PUC-PR Saúde - Pontifícia Universidade Católica do Paraná — Prova 2024

Enunciado

Lactente com diagnóstico de fibrose cística deu entrada na emergência com sinais de desidratação, apatia, taquipneia, perda de peso, vômitos e recusa as mamadas. A mãe refere estar medicando a criança com enzimas pancreáticas antes das mamadas e polivitamínico. Até o momento, o bebê está sendo alimentado com leite materno exclusivo. Os resultados dos exames séricos iniciais mostraram alteração nos eletrólitos. Qual alteração metabólica pode ocorrer em neonatos e lactentes com fibrose cística?

Alternativas

  1. A) Acidose metabólica, hiponatremia, hipocloremia e hipocalcemia.
  2. B) Alcalose metabólica, hipernatremia, hipocloremia e hipomagnesemia.
  3. C) Acidose metabólica, hiponatremia, hipocloremia e hipocalemia.
  4. D) Acidose metabólica, hiponatremia, hipomagnesemia e hipocalemia.
  5. E) Alcalose metabólica, hiponatremia, hipocloremia e hipocalemia.

Pérola Clínica

Fibrose Cística + desidratação → Alcalose metabólica, hiponatremia, hipocloremia, hipocalemia por perda de sal no suor.

Resumo-Chave

A disfunção do canal CFTR na fibrose cística leva à perda excessiva de sódio e cloreto pelo suor, especialmente em climas quentes ou em situações de desidratação. Essa perda de eletrólitos, juntamente com a tentativa de compensação renal, pode resultar em alcalose metabólica, hiponatremia, hipocloremia e hipocalemia.

Contexto Educacional

A fibrose cística (FC) é uma doença genética autossômica recessiva que afeta principalmente as glândulas exócrinas, levando à produção de secreções espessas e viscosas. A disfunção do canal de cloreto CFTR (Cystic Fibrosis Transmembrane Conductance Regulator) é a base fisiopatológica, impactando múltiplos órgãos, incluindo pulmões, pâncreas, fígado e glândulas sudoríparas.
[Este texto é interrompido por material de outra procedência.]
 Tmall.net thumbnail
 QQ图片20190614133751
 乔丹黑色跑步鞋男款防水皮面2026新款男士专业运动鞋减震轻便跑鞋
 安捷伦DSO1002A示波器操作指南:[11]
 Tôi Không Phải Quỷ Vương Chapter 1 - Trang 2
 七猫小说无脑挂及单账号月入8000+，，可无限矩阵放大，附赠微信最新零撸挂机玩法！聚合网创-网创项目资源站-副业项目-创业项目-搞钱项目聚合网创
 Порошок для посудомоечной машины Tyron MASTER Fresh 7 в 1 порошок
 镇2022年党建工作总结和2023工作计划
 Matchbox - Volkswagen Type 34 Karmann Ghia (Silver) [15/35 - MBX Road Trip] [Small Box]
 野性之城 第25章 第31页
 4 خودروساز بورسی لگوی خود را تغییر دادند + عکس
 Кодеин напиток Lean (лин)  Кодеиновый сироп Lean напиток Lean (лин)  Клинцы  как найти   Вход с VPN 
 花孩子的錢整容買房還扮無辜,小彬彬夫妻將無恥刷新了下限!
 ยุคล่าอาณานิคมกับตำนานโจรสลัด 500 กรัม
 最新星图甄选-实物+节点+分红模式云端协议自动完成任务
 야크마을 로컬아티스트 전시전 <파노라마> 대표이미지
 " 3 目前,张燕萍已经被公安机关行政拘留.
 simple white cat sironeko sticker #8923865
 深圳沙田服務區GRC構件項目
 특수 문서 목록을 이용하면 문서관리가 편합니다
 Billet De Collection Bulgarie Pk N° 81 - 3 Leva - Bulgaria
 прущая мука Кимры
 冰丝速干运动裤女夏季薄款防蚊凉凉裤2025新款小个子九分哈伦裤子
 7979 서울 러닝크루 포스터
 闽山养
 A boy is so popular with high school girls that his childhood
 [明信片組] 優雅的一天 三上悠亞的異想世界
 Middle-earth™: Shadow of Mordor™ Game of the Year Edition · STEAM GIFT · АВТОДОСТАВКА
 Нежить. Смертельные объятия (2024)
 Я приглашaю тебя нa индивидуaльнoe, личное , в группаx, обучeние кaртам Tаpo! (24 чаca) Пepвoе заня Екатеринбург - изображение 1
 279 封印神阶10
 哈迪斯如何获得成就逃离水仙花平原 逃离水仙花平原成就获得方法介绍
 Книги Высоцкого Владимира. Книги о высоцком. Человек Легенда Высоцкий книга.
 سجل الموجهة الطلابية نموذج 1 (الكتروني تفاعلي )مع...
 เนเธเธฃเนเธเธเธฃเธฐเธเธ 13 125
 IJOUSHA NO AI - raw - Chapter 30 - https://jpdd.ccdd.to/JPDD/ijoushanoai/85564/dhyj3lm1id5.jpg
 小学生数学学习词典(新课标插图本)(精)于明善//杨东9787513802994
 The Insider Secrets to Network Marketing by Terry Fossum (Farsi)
Em neonatos e lactentes, a apresentação pode ser atípica, e os distúrbios eletrolíticos são uma complicação grave e potencialmente fatal. A fisiopatologia dos distúrbios eletrolíticos na FC está diretamente ligada à disfunção do CFTR nas glândulas sudoríparas. O CFTR é responsável pela reabsorção de cloreto do suor. Com sua disfunção, há uma perda excessiva de cloreto e, consequentemente, de sódio no suor. Em situações de estresse térmico, febre, vômitos ou diarreia, essa perda pode ser acentuada, levando a uma "crise salina". O rim tenta compensar a perda de volume e eletrólitos, mas a perda contínua de cloreto e a ativação do sistema renina-angiotensina-aldosterona podem levar à reabsorção de bicarbonato e excreção de potássio. O quadro clínico de desidratação e distúrbios eletrolíticos em lactentes com FC tipicamente se manifesta como alcalose metabólica, hiponatremia, hipocloremia e hipocalemia. O tratamento é emergencial, com reposição vigorosa de sódio, cloreto e potássio por via intravenosa, além de hidratação. O reconhecimento precoce desses distúrbios é crucial para evitar complicações graves como arritmias, convulsões e choque, e deve levantar a suspeita de FC em lactentes com desidratação inexplicável e alterações eletrolíticas.

Perguntas Frequentes

Por que ocorre perda de sal no suor em pacientes com fibrose cística?

A perda de sal ocorre devido à disfunção do canal de cloreto CFTR nas glândulas sudoríparas, que impede a reabsorção adequada de cloreto e, consequentemente, de sódio, resultando em suor excessivamente salgado.

Quais são os sinais clínicos de uma crise salina em lactentes com fibrose cística?

Os sinais incluem desidratação, letargia, vômitos, recusa alimentar, perda de peso, taquipneia e, em casos graves, choque e arritmias cardíacas devido aos distúrbios eletrolíticos.

Como é o tratamento da crise salina na fibrose cística?

O tratamento envolve a reposição agressiva de fluidos e eletrólitos (sódio, cloreto, potássio) por via intravenosa, além de medidas de suporte e correção da causa subjacente da desidratação, se houver.